Risposta: Il dialogo è sempre uno strumento prezioso e da applicare, cosa non scontata nemmeno fra bioeticisti con il medesimo orientamento, ma è evidente che se la bioetica, ed è così, tocca i diritti fondamentali della persona ed è chiamata a compiere un discernimento su ciò che è giusto o meno compiere su di essa, trovare una convergenza allo stato attuale segnato da una feroce “dittatura del relativismo” risulta difficile. Alcuni bioeticisti parlano di “etica minima”, che su determinate tematiche di pertinenza bioetica è necessaria, eppure sono convinta che quest’ultima sia possibile quanto indispensabile se torneremo a stabilire una visione comune su chi è la persona e i criteri del bene.
Infine, nuove tecnologie e intelligenza artificiale promettono trasformazioni radicali dell’umano. Quali pericoli individua nel transumanesimo? Crede che la bioetica possa offrire un criterio di discernimento per il futuro?
Risposta: Tratto della tematica nella mia recente pubblicazione “Attrazione digitale. Il lato oscuro del transumano e dell’intelligenza artificiale” edito da Il Timone e l’idea di trattare il “lato oscuro” nasce proprio nella consapevolezza che i benefici siano concreti, attuali, condivisi ed evidenti, ma non possiamo dire altrettanto per i rischi. Quest’ultimi, infatti, dividono esperti ed opinione pubblica, un po’ perché intimidiscono e un po’ perché creano scetticismo, eppure è fondamentale creare spazi di approfondimento, azione e dibattito proprio a partire dagli scenari meno ottimisti, positivi, benefici delle nuove tecnologie, con attenzione particolare all’IA e alla digitalizzazione sociale.
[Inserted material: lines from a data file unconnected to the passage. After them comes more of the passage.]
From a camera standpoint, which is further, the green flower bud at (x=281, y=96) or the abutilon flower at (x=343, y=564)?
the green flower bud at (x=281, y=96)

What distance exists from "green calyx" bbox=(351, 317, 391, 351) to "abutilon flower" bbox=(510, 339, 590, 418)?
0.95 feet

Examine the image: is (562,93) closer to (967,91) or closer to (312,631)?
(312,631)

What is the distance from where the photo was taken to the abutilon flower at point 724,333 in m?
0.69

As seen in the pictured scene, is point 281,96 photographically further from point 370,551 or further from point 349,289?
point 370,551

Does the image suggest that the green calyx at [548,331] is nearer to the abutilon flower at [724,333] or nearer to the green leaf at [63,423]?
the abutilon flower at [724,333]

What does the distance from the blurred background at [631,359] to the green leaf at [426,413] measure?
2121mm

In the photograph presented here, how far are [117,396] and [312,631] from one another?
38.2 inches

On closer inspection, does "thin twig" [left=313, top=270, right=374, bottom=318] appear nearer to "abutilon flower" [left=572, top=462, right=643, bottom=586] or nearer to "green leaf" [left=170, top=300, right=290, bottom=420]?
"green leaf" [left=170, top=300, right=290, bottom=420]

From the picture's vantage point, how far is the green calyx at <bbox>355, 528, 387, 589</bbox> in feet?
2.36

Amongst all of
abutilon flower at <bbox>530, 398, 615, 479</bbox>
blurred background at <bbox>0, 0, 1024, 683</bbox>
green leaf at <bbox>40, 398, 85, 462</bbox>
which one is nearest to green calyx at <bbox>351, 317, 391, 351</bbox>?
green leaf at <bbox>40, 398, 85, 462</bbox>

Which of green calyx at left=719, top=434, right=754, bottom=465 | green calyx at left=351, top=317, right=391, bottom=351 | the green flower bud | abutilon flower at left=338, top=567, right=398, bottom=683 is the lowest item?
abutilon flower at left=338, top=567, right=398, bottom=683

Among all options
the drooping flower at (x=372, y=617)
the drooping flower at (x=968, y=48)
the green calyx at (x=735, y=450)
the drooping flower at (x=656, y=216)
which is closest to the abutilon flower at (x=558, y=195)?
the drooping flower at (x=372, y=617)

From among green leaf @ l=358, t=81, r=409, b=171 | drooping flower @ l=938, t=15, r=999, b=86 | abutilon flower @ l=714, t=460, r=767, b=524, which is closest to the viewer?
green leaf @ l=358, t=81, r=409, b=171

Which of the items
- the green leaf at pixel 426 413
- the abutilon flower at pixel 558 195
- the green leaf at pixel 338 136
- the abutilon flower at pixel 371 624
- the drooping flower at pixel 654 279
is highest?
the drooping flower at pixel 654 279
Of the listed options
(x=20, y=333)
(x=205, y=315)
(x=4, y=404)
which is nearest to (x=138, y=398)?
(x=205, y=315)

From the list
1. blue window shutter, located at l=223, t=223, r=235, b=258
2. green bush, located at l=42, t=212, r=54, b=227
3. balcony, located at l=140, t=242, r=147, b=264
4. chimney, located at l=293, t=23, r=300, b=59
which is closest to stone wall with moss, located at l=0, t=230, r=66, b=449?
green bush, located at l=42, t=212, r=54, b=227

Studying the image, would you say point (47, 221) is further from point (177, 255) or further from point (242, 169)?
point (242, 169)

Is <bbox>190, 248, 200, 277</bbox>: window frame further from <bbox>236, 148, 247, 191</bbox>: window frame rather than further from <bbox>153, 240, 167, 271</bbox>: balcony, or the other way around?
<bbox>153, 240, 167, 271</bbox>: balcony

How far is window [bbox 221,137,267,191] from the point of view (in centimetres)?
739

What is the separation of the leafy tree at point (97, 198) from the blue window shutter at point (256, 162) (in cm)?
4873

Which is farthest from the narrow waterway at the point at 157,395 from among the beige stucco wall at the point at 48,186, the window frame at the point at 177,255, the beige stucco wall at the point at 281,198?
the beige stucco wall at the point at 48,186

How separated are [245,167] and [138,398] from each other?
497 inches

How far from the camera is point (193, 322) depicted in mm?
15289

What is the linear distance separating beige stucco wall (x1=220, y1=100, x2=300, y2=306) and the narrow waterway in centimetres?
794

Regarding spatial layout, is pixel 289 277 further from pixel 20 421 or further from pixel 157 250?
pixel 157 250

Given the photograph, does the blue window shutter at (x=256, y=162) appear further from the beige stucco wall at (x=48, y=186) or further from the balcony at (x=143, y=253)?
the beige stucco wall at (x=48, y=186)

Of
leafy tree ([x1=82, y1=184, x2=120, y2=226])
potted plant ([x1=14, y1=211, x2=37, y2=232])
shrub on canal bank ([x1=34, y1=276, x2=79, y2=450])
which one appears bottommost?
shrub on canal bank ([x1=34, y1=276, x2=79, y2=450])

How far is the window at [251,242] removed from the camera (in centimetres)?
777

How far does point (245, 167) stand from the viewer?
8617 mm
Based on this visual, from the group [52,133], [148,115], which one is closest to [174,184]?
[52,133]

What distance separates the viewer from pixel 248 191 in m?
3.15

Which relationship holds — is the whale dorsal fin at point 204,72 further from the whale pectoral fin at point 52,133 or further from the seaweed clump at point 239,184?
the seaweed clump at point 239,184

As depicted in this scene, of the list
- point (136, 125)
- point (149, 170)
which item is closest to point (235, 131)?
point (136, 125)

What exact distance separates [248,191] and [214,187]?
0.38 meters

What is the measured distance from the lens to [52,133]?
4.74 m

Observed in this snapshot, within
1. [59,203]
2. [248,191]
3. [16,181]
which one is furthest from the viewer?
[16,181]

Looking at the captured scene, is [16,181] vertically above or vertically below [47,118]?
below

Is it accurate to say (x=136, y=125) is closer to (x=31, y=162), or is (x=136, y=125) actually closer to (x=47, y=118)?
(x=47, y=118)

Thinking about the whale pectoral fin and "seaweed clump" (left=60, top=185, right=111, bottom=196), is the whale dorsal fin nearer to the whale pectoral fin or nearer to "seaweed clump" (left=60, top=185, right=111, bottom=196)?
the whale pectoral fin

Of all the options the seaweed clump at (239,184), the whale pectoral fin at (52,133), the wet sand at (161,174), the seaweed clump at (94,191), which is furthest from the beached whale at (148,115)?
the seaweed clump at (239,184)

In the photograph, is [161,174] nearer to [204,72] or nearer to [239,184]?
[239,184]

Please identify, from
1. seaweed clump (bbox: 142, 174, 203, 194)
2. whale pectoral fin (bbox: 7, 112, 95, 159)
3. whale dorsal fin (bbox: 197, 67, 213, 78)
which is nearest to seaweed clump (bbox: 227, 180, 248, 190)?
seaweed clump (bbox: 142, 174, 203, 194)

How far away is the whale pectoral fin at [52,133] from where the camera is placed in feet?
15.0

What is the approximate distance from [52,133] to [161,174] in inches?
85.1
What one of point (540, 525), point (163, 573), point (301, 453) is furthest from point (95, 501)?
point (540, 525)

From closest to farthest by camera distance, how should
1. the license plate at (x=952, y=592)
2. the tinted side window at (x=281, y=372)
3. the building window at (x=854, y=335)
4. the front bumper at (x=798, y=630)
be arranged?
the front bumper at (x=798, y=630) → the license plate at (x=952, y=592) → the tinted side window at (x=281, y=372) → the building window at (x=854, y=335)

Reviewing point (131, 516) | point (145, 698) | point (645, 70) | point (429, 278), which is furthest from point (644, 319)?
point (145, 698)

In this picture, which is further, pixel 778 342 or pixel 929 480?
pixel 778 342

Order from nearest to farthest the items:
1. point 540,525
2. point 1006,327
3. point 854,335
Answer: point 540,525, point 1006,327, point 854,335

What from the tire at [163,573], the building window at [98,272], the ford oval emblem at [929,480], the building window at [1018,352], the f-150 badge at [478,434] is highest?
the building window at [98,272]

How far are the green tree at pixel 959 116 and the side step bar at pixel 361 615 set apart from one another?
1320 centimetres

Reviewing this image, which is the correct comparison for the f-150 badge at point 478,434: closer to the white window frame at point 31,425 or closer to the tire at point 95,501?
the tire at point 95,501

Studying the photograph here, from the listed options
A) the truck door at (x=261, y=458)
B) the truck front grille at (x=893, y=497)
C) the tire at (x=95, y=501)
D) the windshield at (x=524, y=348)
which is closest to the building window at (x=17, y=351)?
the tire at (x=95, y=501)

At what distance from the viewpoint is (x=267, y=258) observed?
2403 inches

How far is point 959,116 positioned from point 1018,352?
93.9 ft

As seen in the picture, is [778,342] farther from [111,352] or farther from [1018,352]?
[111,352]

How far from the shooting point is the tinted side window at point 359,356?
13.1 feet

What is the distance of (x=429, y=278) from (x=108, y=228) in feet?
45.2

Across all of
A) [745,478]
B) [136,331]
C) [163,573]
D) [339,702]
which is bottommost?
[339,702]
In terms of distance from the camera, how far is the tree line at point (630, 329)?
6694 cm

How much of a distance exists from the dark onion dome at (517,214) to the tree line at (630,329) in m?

Spesso si tende a pensare che il Transumanesimo sia una distopia futuristica: per certi aspetti, in determinate applicazioni tecno-scientifiche lo è, poiché ancora sono oggetto di ricerca e sperimentazione; d’altro canto credo sia un errore considerarlo “lontano” dal presente in quanto il pensiero transumanista, la forma mentis che guida questa corrente filosofico-scientifica, è pienamente integrata nell’atteggiamento odierno rivolto alla tecnica. Non a caso, “condizione tecno-umana” identifica esattamente un passaggio dall’avere tecnologia all’essere (o diventare) tecnologia. Se quest’ultima rappresenta un mezzo, ingegneristico, di rispondere ai bisogni dell’uomo; con il transumanesimo il mezzo tecnico diviene un luogo di senso e di salvezza. Diventa ciò che fa dell’essere umano ciò che è. L’individuo, nel transumanesimo, ambisce all’immortalità; alla fusione uomo-macchina; alla datificazione dell’individuo; alla sconfitta del dolore, dell’invecchiamento, delle malattie e all’espansione indefinita delle proprie capacità cognitive, biologiche. Nulla di nuovo; la novità risiede nel rovesciamento antropologico a cui aspira: l’evoluzione autodiretta della specie a favore della conservazione dell’umano solo nella misura in cui diventerà trans-umano, oltre i limiti dettati dalle sue origini.
In questo scenario la bioetica sta intervento e, a mio avviso, tornerà a coprire quel ruolo prezioso che l’ha vista nascere: una scienza della sopravvivenza e un ponte verso il futuro.